A Medida Provisória nº 905/2019 que criou o Contrato de Trabalho Verde e Amarelo, publicada em 11 de novembro de 2019, alterou vários pontos da Consolidação das Leis do Trabalho (CLT) e está sendo considerada uma “minirreforma trabalhista”.

Por meio desta medida, o governo pretende criar 4,5 milhões de empregos ao longo de três anos, reduzindo o custo da mão de obra entre 30% e 34%.

A contratação por meio desta modalidade está permitida desde 1º de janeiro de 2020 até 31 de dezembro de 2022. Observe-se que resta garantido o prazo de contratação de até dois anos, ainda que o término seja posterior à data limite da modalidade, ou seja, 31 de dezembro de 2022.

O objetivo da medida é incentivar que empresas contratem, para qualquer tipo de atividade, jovens que tenham entre 18 e 29 anos de idade, e que não tenham tido sua carteira de trabalho assinada.
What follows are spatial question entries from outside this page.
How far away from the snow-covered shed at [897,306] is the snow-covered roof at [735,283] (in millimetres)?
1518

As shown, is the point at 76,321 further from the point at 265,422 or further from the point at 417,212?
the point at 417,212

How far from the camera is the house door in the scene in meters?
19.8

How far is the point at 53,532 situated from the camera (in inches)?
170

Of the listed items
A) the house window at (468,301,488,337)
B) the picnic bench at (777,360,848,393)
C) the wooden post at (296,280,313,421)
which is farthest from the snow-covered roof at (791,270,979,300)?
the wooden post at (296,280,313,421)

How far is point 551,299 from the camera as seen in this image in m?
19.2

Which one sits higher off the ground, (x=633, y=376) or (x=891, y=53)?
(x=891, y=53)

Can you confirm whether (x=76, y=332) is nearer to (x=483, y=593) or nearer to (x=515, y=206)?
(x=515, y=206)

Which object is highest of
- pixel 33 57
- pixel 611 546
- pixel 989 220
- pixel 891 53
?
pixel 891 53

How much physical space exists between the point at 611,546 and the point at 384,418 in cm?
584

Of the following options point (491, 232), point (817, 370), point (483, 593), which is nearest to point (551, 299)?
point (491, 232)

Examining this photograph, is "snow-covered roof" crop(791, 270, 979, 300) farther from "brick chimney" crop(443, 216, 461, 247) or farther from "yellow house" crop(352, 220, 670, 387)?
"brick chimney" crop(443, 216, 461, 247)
Os salários são de até 1,5 salário mínimo, podendo haver reajuste após 12 meses de contrato.

Frise-se que o Contrato de Trabalho Verde e Amarelo só poderá ser realizado para novos postos de trabalho servindo como referência a média do total de empregados registrados na folha de pagamento entre 1º de janeiro e 31 de outubro de 2019, limitando-se a 20% do total de empregados da empresa.

Nessa modalidade de contrato, a empresa passa a ser isenta do recolhimento de contribuição patronal do INSS (de até 20% sobre o total da remuneração paga nas demais modalidades de contratação), salário-educação e contribuição social destinada ao Sistema S, tais como Sesi, Senac, Sesc e Sebrae.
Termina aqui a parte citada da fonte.